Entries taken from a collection
________________________________________
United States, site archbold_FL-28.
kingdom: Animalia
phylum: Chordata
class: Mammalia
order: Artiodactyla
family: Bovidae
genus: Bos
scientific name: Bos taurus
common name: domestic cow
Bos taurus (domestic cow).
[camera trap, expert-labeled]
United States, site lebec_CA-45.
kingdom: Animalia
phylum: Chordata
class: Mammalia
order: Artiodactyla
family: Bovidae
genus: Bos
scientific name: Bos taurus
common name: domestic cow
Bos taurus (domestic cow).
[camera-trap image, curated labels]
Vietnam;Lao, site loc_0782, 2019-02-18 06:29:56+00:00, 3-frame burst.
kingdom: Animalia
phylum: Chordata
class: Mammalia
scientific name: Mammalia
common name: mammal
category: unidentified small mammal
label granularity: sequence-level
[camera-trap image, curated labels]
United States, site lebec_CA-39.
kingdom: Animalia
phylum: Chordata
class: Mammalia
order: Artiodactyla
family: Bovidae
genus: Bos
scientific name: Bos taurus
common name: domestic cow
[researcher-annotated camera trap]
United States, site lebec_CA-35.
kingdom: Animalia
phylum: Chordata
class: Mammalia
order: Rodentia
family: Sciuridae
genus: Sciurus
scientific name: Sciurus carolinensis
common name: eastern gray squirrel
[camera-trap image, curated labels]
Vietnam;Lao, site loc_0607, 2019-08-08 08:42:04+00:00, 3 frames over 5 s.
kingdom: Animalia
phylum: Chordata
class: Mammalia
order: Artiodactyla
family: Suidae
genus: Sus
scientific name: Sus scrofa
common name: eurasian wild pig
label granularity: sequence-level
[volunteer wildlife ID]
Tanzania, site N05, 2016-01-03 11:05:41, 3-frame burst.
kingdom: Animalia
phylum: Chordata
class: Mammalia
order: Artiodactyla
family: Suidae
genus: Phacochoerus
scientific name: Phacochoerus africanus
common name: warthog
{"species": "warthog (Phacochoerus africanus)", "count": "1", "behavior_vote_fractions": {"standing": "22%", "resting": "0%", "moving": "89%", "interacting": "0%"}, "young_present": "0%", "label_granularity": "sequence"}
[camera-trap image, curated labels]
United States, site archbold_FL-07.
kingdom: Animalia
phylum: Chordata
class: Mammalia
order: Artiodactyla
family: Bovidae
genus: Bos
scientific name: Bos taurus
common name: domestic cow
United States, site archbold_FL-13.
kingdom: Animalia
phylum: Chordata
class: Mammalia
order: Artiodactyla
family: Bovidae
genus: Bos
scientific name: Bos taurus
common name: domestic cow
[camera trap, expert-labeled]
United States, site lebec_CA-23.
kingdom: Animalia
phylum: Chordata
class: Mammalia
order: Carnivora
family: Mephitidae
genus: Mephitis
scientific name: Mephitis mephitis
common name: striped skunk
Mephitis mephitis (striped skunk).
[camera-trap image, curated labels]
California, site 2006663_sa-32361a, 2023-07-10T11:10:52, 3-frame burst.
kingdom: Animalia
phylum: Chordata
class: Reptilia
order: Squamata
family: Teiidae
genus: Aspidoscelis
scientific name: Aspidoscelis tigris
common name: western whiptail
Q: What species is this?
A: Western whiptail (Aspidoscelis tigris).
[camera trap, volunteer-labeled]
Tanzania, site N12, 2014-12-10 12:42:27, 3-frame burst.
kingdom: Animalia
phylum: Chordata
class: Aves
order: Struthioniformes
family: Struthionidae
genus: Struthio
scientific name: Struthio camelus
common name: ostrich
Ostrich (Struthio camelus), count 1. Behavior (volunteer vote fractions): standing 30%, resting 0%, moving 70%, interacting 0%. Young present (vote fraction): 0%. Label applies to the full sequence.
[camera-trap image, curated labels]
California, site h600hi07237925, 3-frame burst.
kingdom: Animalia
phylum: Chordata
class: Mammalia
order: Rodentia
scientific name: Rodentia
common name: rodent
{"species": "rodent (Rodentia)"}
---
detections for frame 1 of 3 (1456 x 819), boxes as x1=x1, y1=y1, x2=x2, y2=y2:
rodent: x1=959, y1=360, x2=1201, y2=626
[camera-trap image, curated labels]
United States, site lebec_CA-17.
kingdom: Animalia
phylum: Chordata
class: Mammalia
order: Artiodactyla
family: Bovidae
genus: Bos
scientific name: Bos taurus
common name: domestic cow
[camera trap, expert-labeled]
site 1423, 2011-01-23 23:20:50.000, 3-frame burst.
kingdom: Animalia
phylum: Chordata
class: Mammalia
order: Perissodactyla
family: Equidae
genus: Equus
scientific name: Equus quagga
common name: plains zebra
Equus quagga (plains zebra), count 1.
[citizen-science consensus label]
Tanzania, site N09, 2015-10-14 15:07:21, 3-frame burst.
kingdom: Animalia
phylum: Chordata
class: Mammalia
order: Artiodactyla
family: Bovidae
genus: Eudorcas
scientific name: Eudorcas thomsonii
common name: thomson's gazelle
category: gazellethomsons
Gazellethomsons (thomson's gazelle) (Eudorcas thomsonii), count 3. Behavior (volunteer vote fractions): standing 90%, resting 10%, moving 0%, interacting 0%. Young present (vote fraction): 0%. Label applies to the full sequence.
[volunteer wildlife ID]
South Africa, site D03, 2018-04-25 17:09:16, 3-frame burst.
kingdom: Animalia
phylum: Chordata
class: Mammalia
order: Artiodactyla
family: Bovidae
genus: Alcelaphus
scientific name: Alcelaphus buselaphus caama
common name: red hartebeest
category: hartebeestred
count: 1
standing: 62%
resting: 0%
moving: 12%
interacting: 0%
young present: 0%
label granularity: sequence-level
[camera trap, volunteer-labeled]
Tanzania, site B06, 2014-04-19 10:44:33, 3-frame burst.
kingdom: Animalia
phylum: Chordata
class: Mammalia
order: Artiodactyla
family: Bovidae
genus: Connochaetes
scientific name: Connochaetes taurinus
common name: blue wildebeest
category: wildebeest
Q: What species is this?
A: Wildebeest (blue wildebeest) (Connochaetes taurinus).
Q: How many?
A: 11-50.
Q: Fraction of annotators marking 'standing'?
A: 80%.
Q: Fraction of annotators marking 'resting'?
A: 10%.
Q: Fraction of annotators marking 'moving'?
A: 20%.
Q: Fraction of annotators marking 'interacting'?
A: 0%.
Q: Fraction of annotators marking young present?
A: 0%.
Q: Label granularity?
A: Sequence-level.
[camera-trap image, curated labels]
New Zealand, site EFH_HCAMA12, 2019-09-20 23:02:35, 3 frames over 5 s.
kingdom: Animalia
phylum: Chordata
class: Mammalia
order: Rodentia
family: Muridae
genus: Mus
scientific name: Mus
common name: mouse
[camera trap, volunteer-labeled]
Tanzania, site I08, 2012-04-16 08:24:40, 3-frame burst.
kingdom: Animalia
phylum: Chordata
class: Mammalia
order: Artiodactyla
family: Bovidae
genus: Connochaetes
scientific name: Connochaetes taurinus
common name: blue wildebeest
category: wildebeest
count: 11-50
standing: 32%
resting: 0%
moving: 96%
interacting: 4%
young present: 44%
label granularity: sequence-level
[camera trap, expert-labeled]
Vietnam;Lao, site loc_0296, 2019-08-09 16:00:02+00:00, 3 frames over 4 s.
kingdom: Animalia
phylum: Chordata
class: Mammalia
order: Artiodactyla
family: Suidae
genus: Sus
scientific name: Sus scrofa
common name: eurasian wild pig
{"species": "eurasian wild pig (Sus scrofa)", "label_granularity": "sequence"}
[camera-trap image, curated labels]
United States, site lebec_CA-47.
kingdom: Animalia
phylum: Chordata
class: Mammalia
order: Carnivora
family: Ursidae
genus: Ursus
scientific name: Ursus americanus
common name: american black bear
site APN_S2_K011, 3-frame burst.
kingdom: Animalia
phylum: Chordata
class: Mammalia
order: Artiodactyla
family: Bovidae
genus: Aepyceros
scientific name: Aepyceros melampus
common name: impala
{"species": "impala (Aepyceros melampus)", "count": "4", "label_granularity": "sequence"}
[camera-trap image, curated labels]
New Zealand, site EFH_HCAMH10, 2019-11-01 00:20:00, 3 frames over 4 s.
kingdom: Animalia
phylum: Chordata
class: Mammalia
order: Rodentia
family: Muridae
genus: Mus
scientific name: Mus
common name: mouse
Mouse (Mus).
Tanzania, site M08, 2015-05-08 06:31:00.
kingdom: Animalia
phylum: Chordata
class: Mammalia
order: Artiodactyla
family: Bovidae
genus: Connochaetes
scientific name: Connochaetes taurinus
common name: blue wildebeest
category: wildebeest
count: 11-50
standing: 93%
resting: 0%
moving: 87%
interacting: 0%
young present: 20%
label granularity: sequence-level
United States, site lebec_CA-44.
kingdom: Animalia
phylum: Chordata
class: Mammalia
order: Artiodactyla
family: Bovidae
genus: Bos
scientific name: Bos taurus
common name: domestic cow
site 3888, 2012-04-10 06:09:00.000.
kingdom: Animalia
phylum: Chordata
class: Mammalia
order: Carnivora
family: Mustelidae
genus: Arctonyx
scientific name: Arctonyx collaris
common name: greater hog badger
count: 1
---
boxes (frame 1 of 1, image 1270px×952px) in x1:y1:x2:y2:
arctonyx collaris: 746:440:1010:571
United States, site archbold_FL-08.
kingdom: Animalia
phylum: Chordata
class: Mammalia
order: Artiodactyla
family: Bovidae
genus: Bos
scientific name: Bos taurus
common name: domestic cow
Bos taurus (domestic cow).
________________________________________
◆ ACTION ITEM
Check each line of the records above for the string "annotators", and report every line that has it.

◆ OUTPUT FOR THIS TASK
Q: Fraction of annotators marking 'standing'?
Q: Fraction of annotators marking 'resting'?
Q: Fraction of annotators marking 'moving'?
Q: Fraction of annotators marking 'interacting'?
Q: Fraction of annotators marking young present?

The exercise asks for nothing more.